◆ EXERCISE INSTRUCTIONS
The required output is the line containing "Is it the case" through the final line of the material below, printed exactly, with no other lines.

◆ ENTRIES SUPPLIED
begin
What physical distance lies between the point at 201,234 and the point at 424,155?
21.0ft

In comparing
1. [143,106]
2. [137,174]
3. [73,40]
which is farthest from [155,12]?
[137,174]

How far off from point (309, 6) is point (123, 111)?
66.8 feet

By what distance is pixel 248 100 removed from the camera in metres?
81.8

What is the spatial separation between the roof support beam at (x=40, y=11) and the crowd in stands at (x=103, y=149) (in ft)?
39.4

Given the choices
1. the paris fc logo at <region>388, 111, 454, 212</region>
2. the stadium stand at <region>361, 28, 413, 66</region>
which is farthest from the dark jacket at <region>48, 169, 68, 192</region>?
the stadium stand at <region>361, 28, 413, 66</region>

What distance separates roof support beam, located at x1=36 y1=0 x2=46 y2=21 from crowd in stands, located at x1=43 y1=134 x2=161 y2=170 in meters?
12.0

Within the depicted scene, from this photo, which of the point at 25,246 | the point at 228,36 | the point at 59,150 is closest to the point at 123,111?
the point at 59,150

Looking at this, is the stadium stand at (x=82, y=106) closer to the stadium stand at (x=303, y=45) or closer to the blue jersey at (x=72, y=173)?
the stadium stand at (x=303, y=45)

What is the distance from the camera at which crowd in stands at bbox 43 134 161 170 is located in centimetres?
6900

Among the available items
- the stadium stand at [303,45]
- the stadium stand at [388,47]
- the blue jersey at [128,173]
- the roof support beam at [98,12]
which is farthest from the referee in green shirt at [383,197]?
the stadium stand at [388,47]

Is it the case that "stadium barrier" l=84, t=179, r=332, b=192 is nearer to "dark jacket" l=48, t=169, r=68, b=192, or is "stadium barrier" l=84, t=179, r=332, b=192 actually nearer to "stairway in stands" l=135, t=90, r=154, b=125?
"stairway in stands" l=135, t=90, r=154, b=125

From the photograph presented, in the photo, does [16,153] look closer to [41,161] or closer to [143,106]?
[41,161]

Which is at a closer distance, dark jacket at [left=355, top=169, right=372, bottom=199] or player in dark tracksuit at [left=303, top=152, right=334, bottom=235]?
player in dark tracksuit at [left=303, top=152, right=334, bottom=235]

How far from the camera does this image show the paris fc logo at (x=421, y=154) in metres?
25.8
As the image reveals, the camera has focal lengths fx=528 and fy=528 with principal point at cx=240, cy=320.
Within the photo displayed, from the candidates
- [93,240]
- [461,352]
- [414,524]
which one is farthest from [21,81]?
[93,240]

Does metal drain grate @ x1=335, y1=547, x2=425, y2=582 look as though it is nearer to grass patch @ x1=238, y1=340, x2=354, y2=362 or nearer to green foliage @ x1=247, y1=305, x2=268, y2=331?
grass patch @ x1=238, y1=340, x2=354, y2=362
end
◆ SOLUTION
Is it the case that "stadium barrier" l=84, t=179, r=332, b=192 is nearer to "dark jacket" l=48, t=169, r=68, b=192, or is "stadium barrier" l=84, t=179, r=332, b=192 actually nearer to "stairway in stands" l=135, t=90, r=154, b=125?
"stairway in stands" l=135, t=90, r=154, b=125

From the photograph presented, in the photo, does [16,153] look closer to [41,161] or closer to [143,106]?
[41,161]

Which is at a closer distance, dark jacket at [left=355, top=169, right=372, bottom=199] or player in dark tracksuit at [left=303, top=152, right=334, bottom=235]?
player in dark tracksuit at [left=303, top=152, right=334, bottom=235]

How far from the camera does this image show the paris fc logo at (x=421, y=154) in metres?
25.8
As the image reveals, the camera has focal lengths fx=528 and fy=528 with principal point at cx=240, cy=320.
Within the photo displayed, from the candidates
- [93,240]
- [461,352]
- [414,524]
which one is farthest from [21,81]?
[93,240]

Does metal drain grate @ x1=335, y1=547, x2=425, y2=582 look as though it is nearer to grass patch @ x1=238, y1=340, x2=354, y2=362 or nearer to green foliage @ x1=247, y1=305, x2=268, y2=331?
grass patch @ x1=238, y1=340, x2=354, y2=362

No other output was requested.